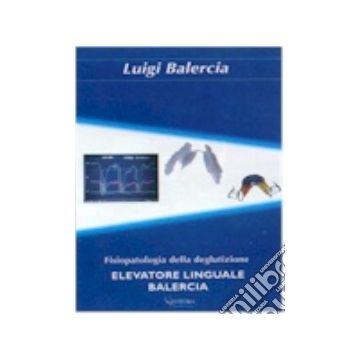Elevatore linguale Balercia. Fisiopatologia della deglutizione
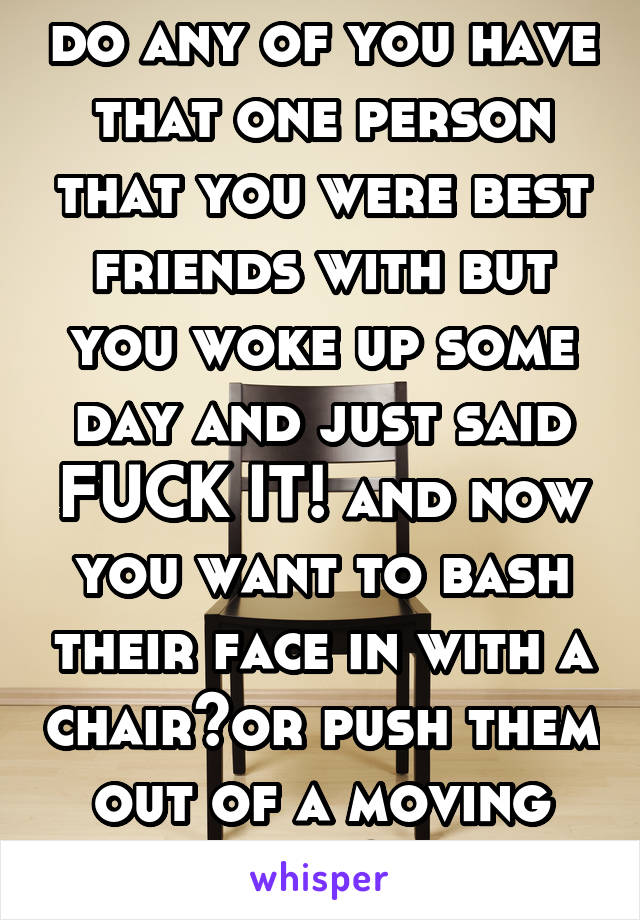 do any of you have that one person that you were best friends with but you woke up some day and just said FUCK IT! and now you want to bash their face in with a chair?or push them out of a moving car?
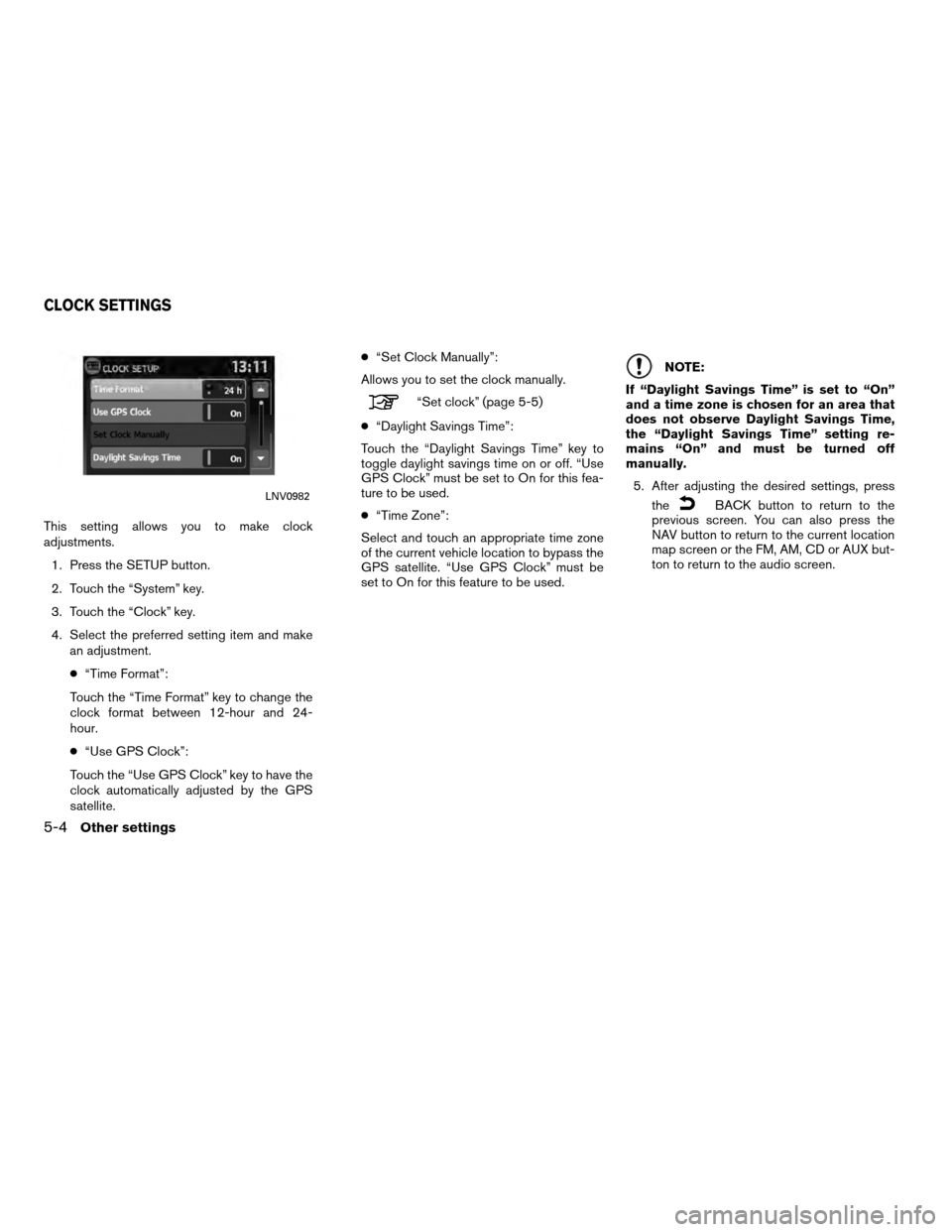 NISSAN VERSA 2010 1.G LC Navigation Manual This setting allows you to make clock
adjustments.1. Press the SETUP button.
2. Touch the “System” key.
3. Touch the “Clock” key.
4. Select the preferred setting item and make an adjustment.
NISSAN VERSA 2010 1.G LC Navigation Manual This setting allows you to make clock
adjustments.1. Press the SETUP button.
2. Touch the “System” key.
3. Touch the “Clock” key.
4. Select the preferred setting item and make an adjustment.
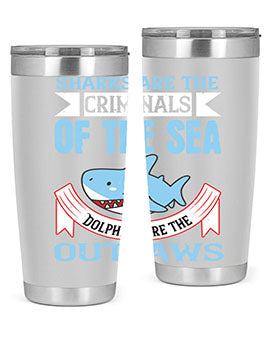 Sharks are the criminals of the sea Dolphins are the outlaws Style 32#- shark  fish- Tumbler
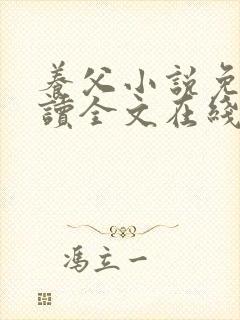 养父小说免费阅读全文在线阅笔趣无弹窗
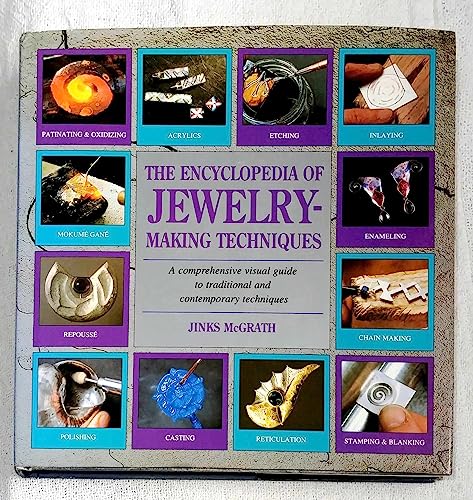 The Encyclopedia of Jewelry-Making Techniques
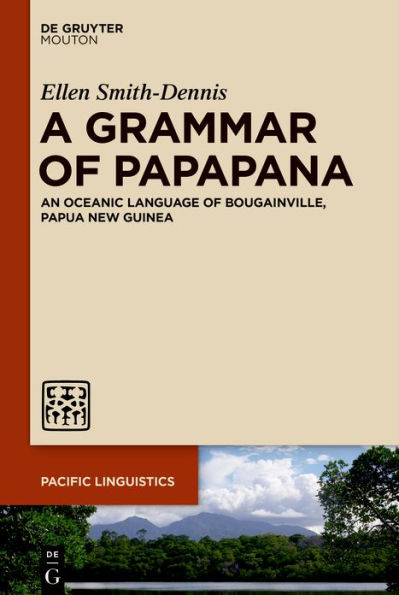 A Grammar of Papapana: An Oceanic Language Bougainville, Papua New Guinea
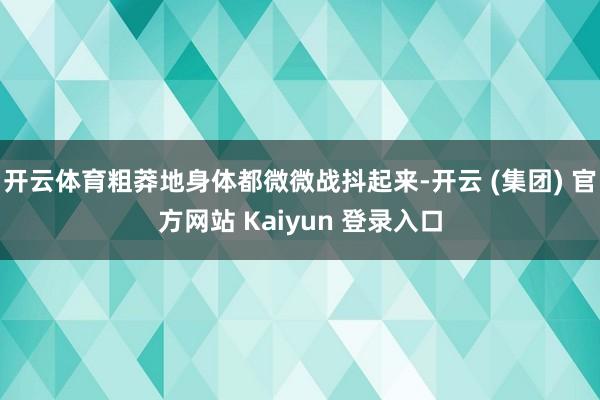 开云体育粗莽地身体都微微战抖起来-开云 (集团) 官方网站 Kaiyun 登录入口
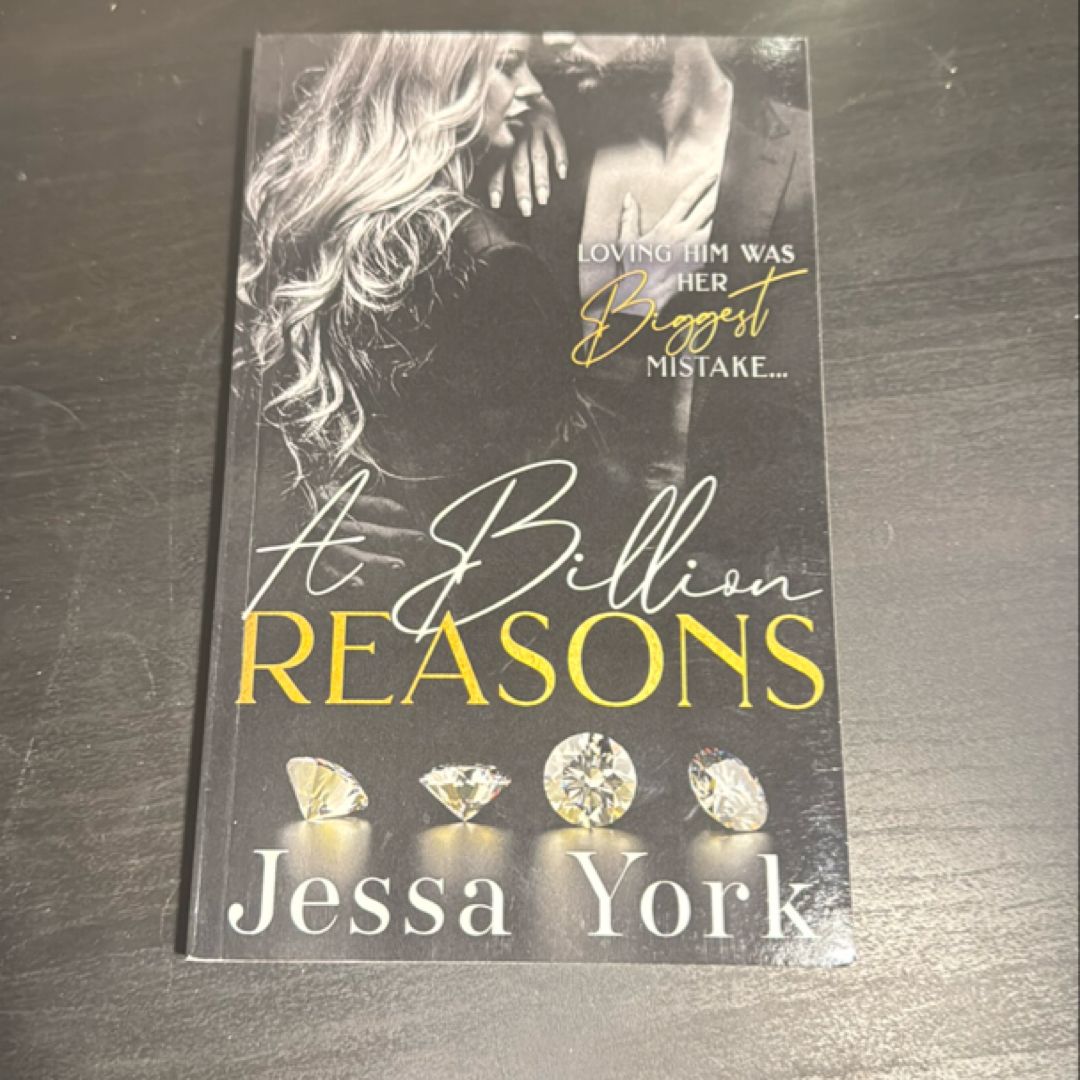 A Billion Reasons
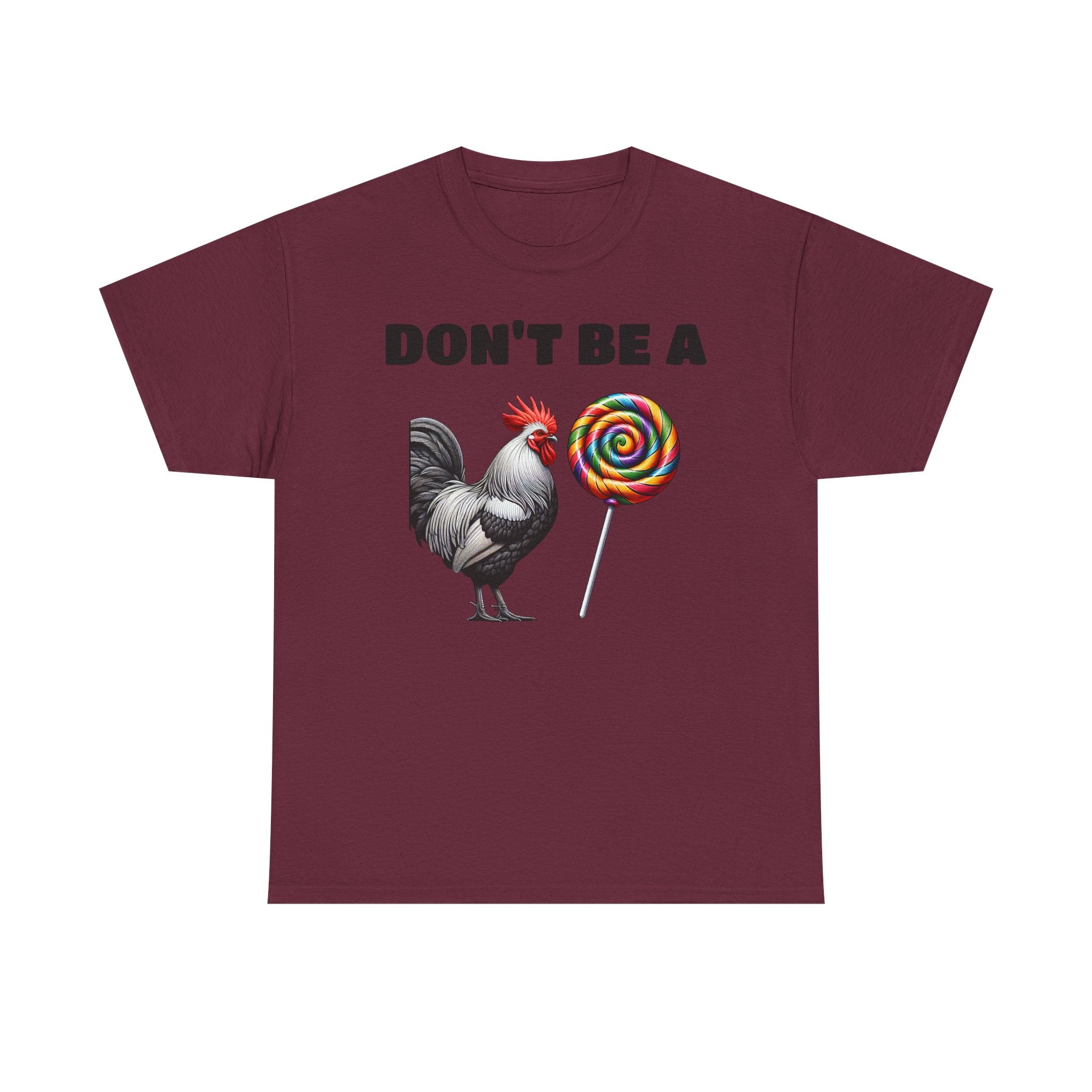 Whimsical Graphic Tee - Don't Be a Chicken! Fun Casual Wear, Gift for Friends, Humor T-Shirt, Unique Quirky Style.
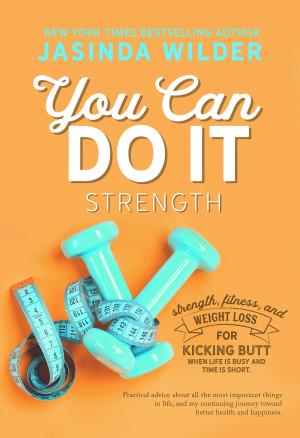 Cover of the book You Can Do It: Strength by Jasinda Wilder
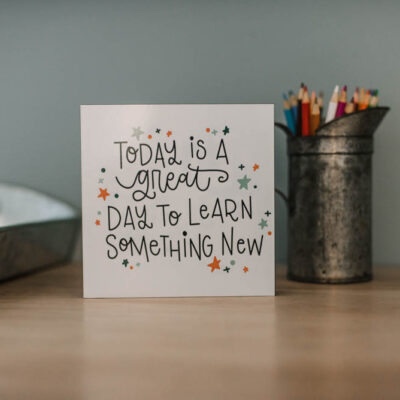 Today is a great day to learn something new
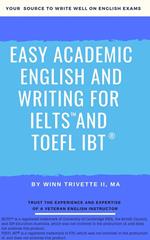 Easy Academic English and Writing for IELTS™ and TOEFL iBT®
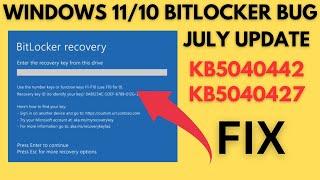 Fix Windows 11 KB5040442 Forcing PCs to BitLocker Recovery Windows 10 KB5040427
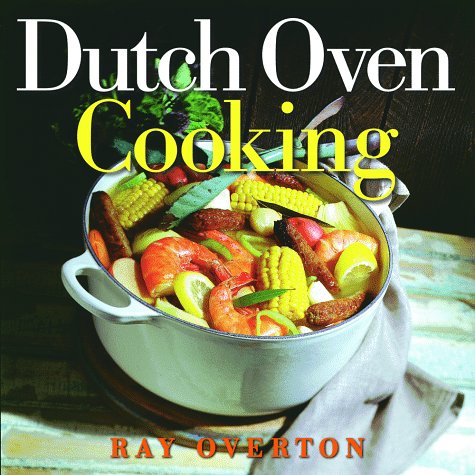 Dutch Oven Cooking by Ray Overton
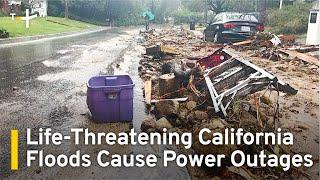 Life-Threatening California Floods Cause Power Outages | TaiwanPlus News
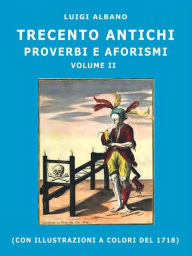 Title: 300 antichi proverbi e aforismi: Volume II, Author: Luigi Albano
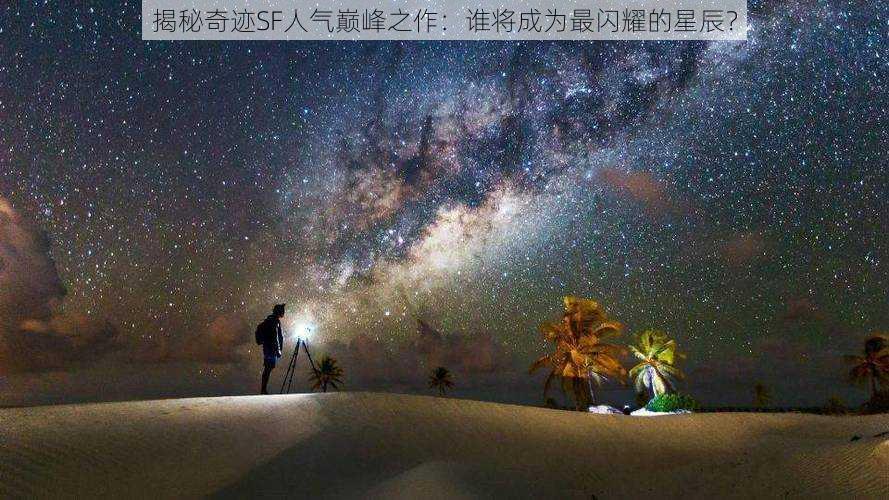 揭秘奇迹SF人气巅峰之作：谁将成为最闪耀的星辰？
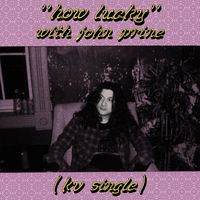 Kurt Vile - How Lucky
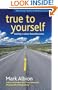 True to Yourself: Leading a Values-Based Business (Social Venture Network)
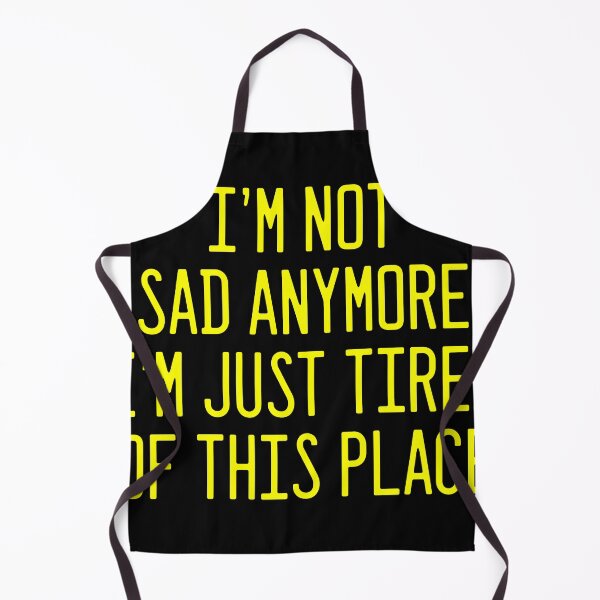 Item preview, I'M NOT SAD ANYMORE I'M JUST TIRED OF THIS PLACE designed and sold by xpelawix.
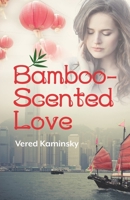 Bamboo-Scented Love B0863TQ39Z Book Cover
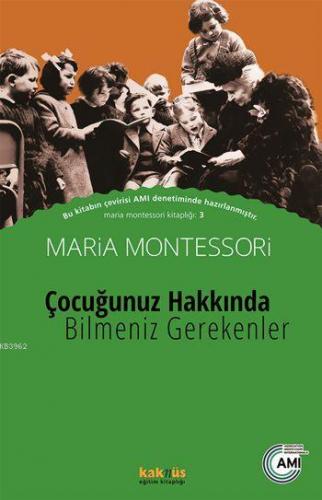 Çocuğunuz Hakkında Bilmeniz Gerekenler | Maria Montessori | Kaknüs Yay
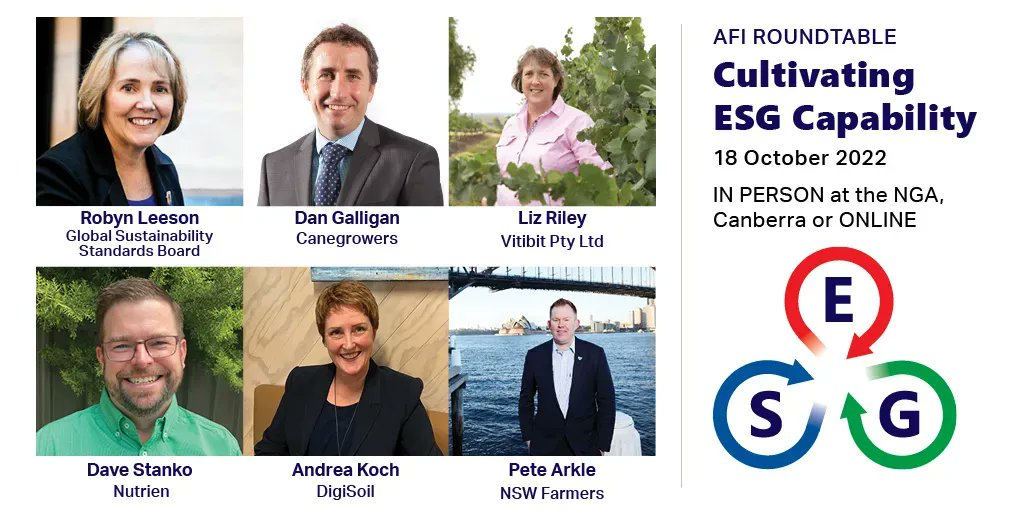 6 WEEKS TO GO until #AFI2022 #AusAgESG Roundtable. Join us in #Canberra (or online) to hear from a range of speakers on what #ESG is &amp; why it matters to #AusAg. More info &amp; tickets > buff.ly/3w1USlc <a href="/GRI_Standards/">Global Sustainability Standards Board</a> <a href="/galligan_dan/">Dan Galligan</a> <a href="/vitibit/">Liz Riley</a> <a href="/AuNutrien/">Nutrien Ag Solutions Australia</a> <a href="/akagtech/">Andrea Koch</a> <a href="/pete_arkle/">Pete Arkle</a>
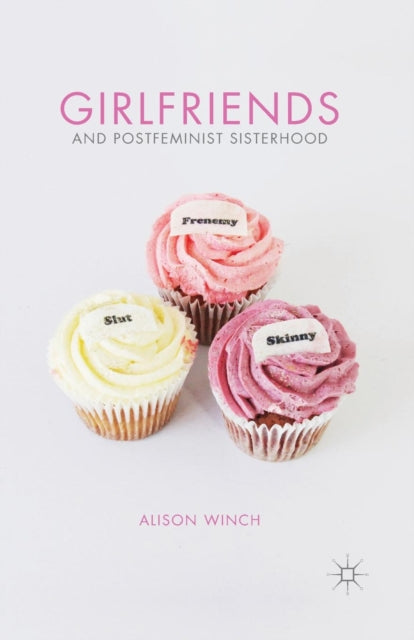 Book cover of: Girlfriends and Postfeminist Sisterhood. By: A. Winch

□ □ □ □ □ □ □

* _Problem_
Reproduce the material word for word. Any pictures should be left out of the copy.

* _Answer_
Elevatore linguale Balercia. Fisiopatologia della deglutizione
 do any of you have that one person that you were best friends with but you woke up some day and just said FUCK IT! and now you want to bash their face in with a chair?or push them out of a moving car?
 NISSAN VERSA 2010 1.G LC Navigation Manual This setting allows you to make clock
adjustments.1. Press the SETUP button.
2. Touch the “System” key.
3. Touch the “Clock” key.
4. Select the preferred setting item and make an adjustment.
NISSAN VERSA 2010 1.G LC Navigation Manual This setting allows you to make clock
adjustments.1. Press the SETUP button.
2. Touch the “System” key.
3. Touch the “Clock” key.
4. Select the preferred setting item and make an adjustment.
 Sharks are the criminals of the sea Dolphins are the outlaws Style 32#- shark  fish- Tumbler
 养父小说免费阅读全文在线阅笔趣无弹窗
 The Encyclopedia of Jewelry-Making Techniques
 A Grammar of Papapana: An Oceanic Language Bougainville, Papua New Guinea
 开云体育粗莽地身体都微微战抖起来-开云 (集团) 官方网站 Kaiyun 登录入口
 A Billion Reasons
 Whimsical Graphic Tee - Don't Be a Chicken! Fun Casual Wear, Gift for Friends, Humor T-Shirt, Unique Quirky Style.
 Cover of the book You Can Do It: Strength by Jasinda Wilder
 Today is a great day to learn something new
 Easy Academic English and Writing for IELTS™ and TOEFL iBT®
 Fix Windows 11 KB5040442 Forcing PCs to BitLocker Recovery Windows 10 KB5040427
 Dutch Oven Cooking by Ray Overton
 Life-Threatening California Floods Cause Power Outages | TaiwanPlus News
 Title: 300 antichi proverbi e aforismi: Volume II, Author: Luigi Albano
 揭秘奇迹SF人气巅峰之作：谁将成为最闪耀的星辰？
 Kurt Vile - How Lucky
 True to Yourself: Leading a Values-Based Business (Social Venture Network)
 Item preview, I'M NOT SAD ANYMORE I'M JUST TIRED OF THIS PLACE designed and sold by xpelawix.
 Bamboo-Scented Love B0863TQ39Z Book Cover
 Çocuğunuz Hakkında Bilmeniz Gerekenler | Maria Montessori | Kaknüs Yay
 6 WEEKS TO GO until #AFI2022 #AusAgESG Roundtable. Join us in #Canberra (or online) to hear from a range of speakers on what #ESG is &amp; why it matters to #AusAg. More info &amp; tickets > buff.ly/3w1USlc <a href="/GRI_Standards/">Global Sustainability Standards Board</a> <a href="/galligan_dan/">Dan Galligan</a> <a href="/vitibit/">Liz Riley</a> <a href="/AuNutrien/">Nutrien Ag Solutions Australia</a> <a href="/akagtech/">Andrea Koch</a> <a href="/pete_arkle/">Pete Arkle</a>
 Book cover of: Girlfriends and Postfeminist Sisterhood. By: A. Winch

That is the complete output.